TASK GOAL: From the line containing "How far from the camera is" through the last line of the entries, output the text exactly. Pictures stay out.

── GIVEN DATA ──

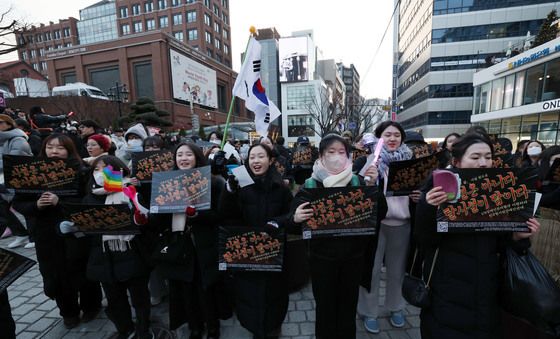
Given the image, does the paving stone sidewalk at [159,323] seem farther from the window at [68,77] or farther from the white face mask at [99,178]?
the window at [68,77]

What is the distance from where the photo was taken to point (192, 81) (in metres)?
41.2

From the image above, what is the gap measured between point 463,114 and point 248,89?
3997cm

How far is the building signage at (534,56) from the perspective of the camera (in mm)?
15960

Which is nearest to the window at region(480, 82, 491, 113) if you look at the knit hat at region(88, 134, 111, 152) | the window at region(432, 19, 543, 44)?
the window at region(432, 19, 543, 44)

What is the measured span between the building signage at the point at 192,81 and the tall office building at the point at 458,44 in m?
29.2

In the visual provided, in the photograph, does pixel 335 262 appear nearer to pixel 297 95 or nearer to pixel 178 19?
pixel 297 95

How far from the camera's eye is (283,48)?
67.6 metres

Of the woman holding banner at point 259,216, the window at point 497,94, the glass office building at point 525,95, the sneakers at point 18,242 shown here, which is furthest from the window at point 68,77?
the window at point 497,94

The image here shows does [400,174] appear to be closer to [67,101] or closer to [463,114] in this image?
[67,101]

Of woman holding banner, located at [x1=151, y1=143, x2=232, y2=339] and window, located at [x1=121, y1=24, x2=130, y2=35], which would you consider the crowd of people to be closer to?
woman holding banner, located at [x1=151, y1=143, x2=232, y2=339]

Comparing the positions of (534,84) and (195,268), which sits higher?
(534,84)

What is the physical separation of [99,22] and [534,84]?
82.8 meters

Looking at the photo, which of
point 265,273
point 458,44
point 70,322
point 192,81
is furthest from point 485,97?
point 192,81

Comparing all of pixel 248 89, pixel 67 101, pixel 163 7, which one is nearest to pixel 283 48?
pixel 163 7
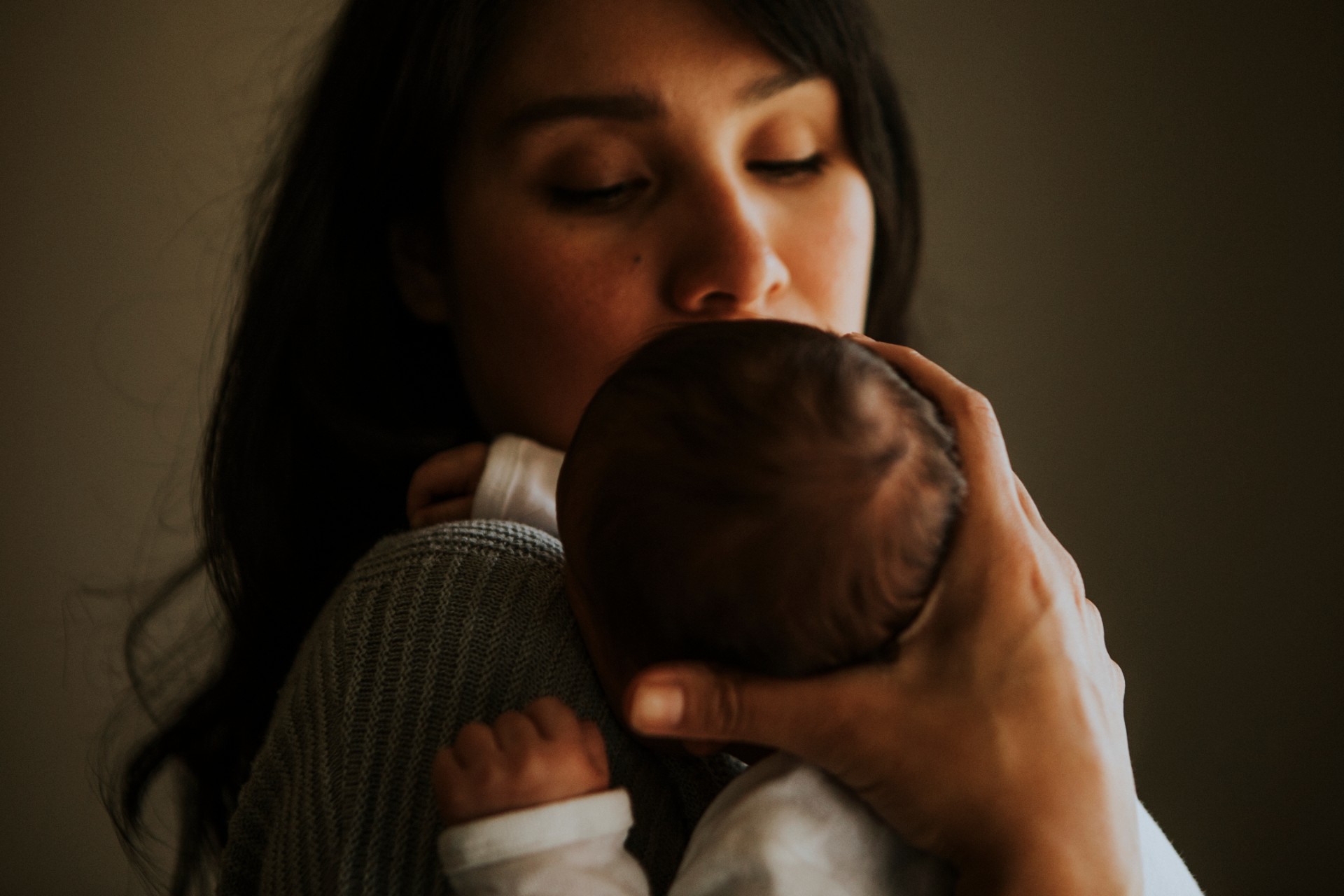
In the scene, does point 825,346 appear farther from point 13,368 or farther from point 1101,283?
point 13,368

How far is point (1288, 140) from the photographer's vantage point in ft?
6.45

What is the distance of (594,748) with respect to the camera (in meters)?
0.72

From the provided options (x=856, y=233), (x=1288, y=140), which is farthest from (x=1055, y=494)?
(x=856, y=233)

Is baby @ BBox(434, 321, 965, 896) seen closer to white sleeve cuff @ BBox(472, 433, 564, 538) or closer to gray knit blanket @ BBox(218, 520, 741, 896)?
gray knit blanket @ BBox(218, 520, 741, 896)

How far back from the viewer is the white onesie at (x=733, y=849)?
66 centimetres

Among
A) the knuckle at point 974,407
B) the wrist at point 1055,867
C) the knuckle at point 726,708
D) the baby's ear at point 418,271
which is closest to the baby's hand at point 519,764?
the knuckle at point 726,708

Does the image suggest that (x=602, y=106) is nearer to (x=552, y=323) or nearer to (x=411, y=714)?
(x=552, y=323)

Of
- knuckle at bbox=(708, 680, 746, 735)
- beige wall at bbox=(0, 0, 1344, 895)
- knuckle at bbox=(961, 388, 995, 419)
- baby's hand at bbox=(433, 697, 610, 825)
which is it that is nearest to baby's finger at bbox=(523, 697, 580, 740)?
baby's hand at bbox=(433, 697, 610, 825)

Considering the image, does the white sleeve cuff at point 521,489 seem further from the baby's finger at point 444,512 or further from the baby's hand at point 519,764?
the baby's hand at point 519,764

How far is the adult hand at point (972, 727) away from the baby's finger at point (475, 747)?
108mm

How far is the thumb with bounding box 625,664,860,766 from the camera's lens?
66cm

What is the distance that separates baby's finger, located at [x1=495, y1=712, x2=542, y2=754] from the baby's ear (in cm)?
64

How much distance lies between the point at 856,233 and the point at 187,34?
1.62 m

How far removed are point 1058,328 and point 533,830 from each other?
1821mm
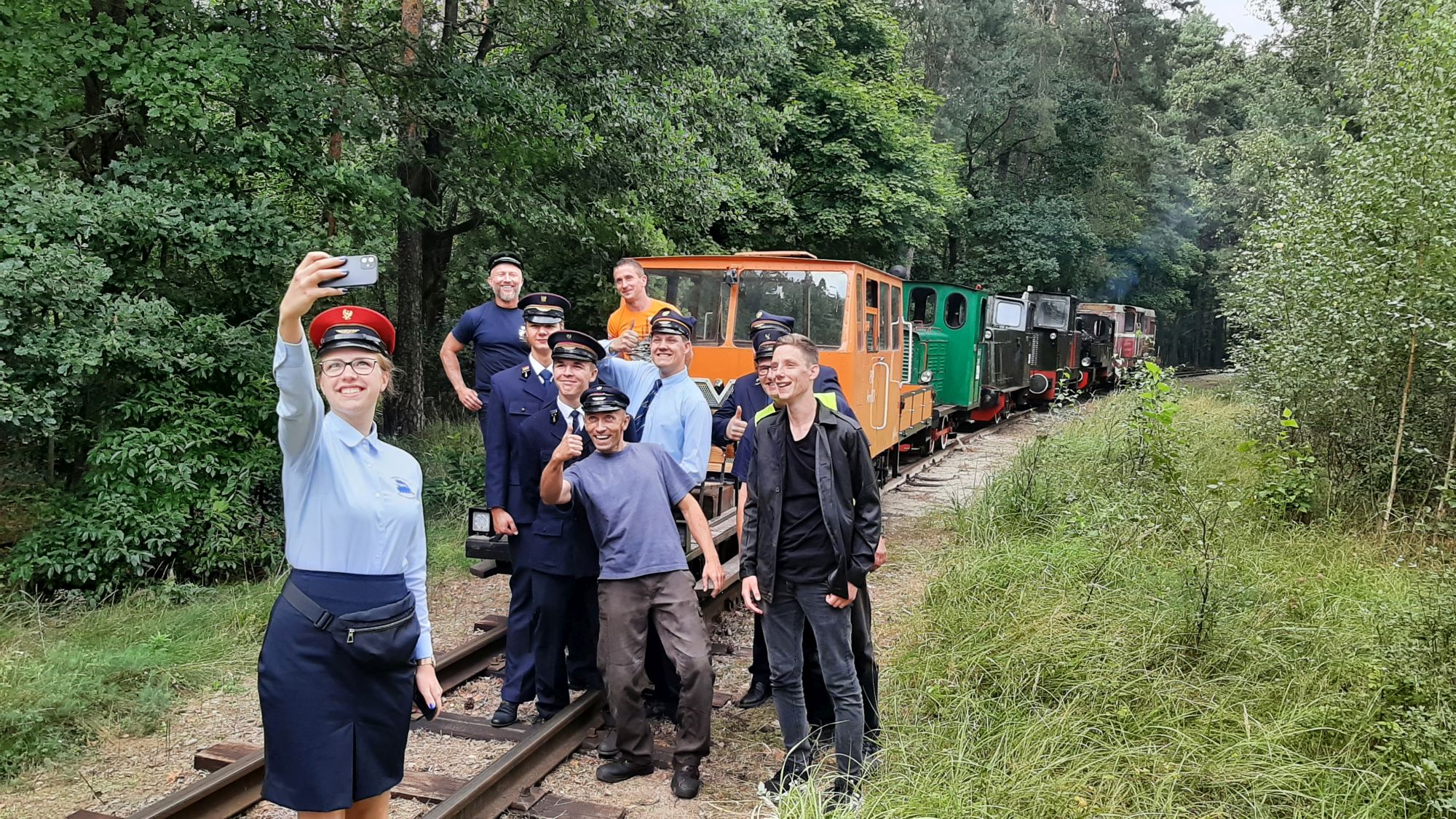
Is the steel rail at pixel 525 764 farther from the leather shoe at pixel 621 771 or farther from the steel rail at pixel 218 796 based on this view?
the steel rail at pixel 218 796

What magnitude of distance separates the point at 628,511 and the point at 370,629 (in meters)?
1.86

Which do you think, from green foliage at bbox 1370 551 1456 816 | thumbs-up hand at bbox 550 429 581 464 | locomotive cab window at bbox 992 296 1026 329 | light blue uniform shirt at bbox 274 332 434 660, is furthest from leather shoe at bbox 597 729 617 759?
locomotive cab window at bbox 992 296 1026 329

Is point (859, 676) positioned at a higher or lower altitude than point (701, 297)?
lower

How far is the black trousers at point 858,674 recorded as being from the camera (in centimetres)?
439

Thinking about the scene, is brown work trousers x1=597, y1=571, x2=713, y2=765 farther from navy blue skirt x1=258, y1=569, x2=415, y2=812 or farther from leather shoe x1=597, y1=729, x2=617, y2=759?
navy blue skirt x1=258, y1=569, x2=415, y2=812

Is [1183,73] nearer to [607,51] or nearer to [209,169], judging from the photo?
[607,51]

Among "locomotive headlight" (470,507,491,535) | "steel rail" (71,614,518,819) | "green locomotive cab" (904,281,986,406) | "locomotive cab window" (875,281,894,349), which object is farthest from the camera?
"green locomotive cab" (904,281,986,406)

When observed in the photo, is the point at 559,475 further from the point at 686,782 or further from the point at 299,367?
the point at 299,367

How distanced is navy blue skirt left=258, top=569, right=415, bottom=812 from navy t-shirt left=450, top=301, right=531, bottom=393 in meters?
3.38

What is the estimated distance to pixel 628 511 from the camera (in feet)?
14.9

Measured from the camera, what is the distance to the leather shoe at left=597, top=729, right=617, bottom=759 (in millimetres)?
4746

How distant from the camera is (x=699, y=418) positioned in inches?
199

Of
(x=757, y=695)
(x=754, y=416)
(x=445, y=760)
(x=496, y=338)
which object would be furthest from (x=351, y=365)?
(x=757, y=695)

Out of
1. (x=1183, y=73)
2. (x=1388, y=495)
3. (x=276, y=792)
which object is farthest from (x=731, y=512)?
(x=1183, y=73)
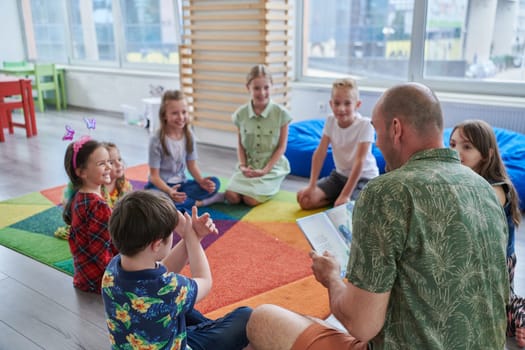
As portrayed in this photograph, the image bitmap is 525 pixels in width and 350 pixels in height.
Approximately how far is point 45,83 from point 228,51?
3975 mm

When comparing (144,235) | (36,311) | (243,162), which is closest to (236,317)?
(144,235)

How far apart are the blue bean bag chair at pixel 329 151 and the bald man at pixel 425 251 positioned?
243 centimetres

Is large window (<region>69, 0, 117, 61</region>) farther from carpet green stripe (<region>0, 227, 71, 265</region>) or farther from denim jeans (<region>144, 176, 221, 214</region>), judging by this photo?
carpet green stripe (<region>0, 227, 71, 265</region>)

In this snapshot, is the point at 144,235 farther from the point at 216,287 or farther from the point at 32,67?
the point at 32,67

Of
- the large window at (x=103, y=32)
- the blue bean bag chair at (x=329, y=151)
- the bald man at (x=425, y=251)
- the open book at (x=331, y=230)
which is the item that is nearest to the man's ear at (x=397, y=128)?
the bald man at (x=425, y=251)

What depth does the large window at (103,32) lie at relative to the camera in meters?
6.94

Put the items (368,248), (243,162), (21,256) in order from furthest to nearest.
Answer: (243,162)
(21,256)
(368,248)

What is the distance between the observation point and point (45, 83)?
295 inches

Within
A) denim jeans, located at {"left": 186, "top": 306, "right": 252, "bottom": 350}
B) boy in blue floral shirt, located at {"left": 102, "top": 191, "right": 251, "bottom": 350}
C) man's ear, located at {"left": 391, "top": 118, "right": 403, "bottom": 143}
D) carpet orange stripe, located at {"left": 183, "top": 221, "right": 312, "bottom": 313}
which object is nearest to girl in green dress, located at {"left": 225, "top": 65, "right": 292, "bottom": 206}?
carpet orange stripe, located at {"left": 183, "top": 221, "right": 312, "bottom": 313}

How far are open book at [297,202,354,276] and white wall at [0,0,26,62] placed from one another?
26.6ft

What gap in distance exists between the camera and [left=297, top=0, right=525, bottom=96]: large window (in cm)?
436

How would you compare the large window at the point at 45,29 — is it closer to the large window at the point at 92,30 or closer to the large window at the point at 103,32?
the large window at the point at 103,32

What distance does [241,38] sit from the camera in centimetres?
472

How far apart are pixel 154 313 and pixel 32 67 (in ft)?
23.9
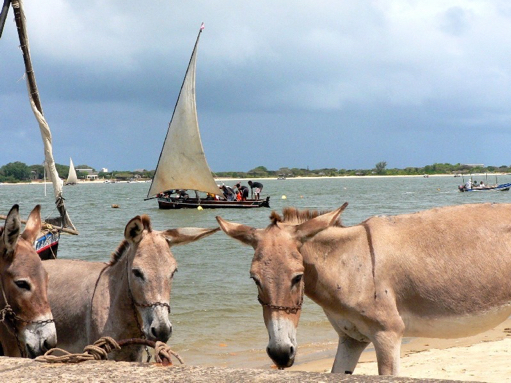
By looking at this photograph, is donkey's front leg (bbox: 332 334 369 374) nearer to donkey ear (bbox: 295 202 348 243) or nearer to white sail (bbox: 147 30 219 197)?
donkey ear (bbox: 295 202 348 243)

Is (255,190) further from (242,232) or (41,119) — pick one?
(242,232)

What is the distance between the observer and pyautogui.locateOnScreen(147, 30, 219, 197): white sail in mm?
45094

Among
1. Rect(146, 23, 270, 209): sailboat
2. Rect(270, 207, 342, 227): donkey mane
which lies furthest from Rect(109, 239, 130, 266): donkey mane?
Rect(146, 23, 270, 209): sailboat

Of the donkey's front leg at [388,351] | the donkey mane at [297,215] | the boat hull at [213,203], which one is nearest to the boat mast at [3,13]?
the donkey mane at [297,215]

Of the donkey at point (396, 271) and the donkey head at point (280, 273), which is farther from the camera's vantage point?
the donkey at point (396, 271)

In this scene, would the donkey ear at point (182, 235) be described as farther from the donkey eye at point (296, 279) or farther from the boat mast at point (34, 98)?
the boat mast at point (34, 98)

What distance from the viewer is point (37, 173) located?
7180 inches

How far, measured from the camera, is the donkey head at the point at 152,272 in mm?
4984

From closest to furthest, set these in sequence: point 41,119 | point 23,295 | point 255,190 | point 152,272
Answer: point 23,295 < point 152,272 < point 41,119 < point 255,190

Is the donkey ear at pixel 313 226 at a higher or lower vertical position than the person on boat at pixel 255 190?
higher

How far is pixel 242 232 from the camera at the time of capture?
5.09m

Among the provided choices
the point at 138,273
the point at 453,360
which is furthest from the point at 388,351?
the point at 453,360

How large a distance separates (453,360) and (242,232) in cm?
500

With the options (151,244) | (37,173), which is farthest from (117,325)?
(37,173)
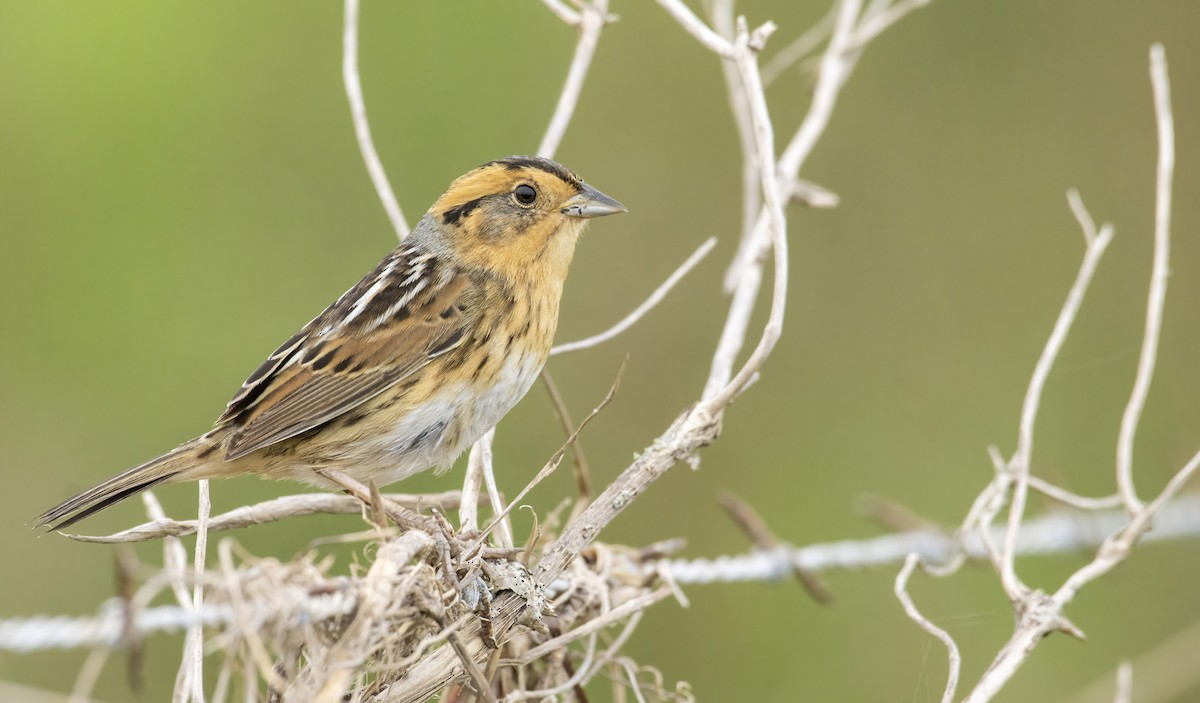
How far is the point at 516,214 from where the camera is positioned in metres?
3.45

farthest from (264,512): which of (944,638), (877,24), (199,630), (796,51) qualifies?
(796,51)

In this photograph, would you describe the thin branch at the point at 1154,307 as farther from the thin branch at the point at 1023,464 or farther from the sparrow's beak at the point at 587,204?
the sparrow's beak at the point at 587,204

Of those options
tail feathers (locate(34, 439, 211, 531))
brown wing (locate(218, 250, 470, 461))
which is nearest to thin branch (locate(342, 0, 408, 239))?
brown wing (locate(218, 250, 470, 461))

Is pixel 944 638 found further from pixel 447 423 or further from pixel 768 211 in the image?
pixel 447 423

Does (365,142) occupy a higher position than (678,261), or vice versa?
(678,261)

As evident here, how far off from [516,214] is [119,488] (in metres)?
1.16

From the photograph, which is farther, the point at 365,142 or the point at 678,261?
the point at 678,261

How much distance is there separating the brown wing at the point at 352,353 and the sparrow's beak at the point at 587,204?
13.4 inches

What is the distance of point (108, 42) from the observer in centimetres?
569

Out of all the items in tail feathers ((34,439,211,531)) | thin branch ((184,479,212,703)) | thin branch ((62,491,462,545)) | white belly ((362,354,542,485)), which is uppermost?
tail feathers ((34,439,211,531))

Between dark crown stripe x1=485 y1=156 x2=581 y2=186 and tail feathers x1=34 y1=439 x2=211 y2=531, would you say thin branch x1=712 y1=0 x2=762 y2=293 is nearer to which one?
dark crown stripe x1=485 y1=156 x2=581 y2=186

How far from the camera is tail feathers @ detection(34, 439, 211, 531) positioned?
109 inches

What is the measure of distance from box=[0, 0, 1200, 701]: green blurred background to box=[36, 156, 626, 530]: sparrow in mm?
1698

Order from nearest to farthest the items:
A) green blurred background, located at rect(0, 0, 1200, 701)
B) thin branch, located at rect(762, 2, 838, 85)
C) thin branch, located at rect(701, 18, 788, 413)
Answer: thin branch, located at rect(701, 18, 788, 413) → thin branch, located at rect(762, 2, 838, 85) → green blurred background, located at rect(0, 0, 1200, 701)
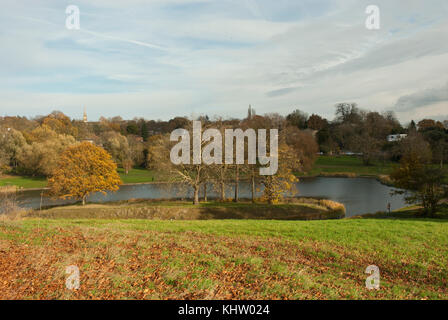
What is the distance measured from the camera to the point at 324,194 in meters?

───

CORRECT RESPONSE:
How far from the camera is tail feathers @ detection(34, 439, 211, 531) positioned?
109 inches

What is the measure of distance from box=[0, 0, 1200, 701]: green blurred background to box=[36, 156, 626, 530]: sparrow in mm?
1698

Order from nearest to farthest the items:
A) green blurred background, located at rect(0, 0, 1200, 701)
B) thin branch, located at rect(762, 2, 838, 85)
C) thin branch, located at rect(701, 18, 788, 413)
Answer: thin branch, located at rect(701, 18, 788, 413) → thin branch, located at rect(762, 2, 838, 85) → green blurred background, located at rect(0, 0, 1200, 701)
What is the distance measured from the camera to the point at 324,194 in meters?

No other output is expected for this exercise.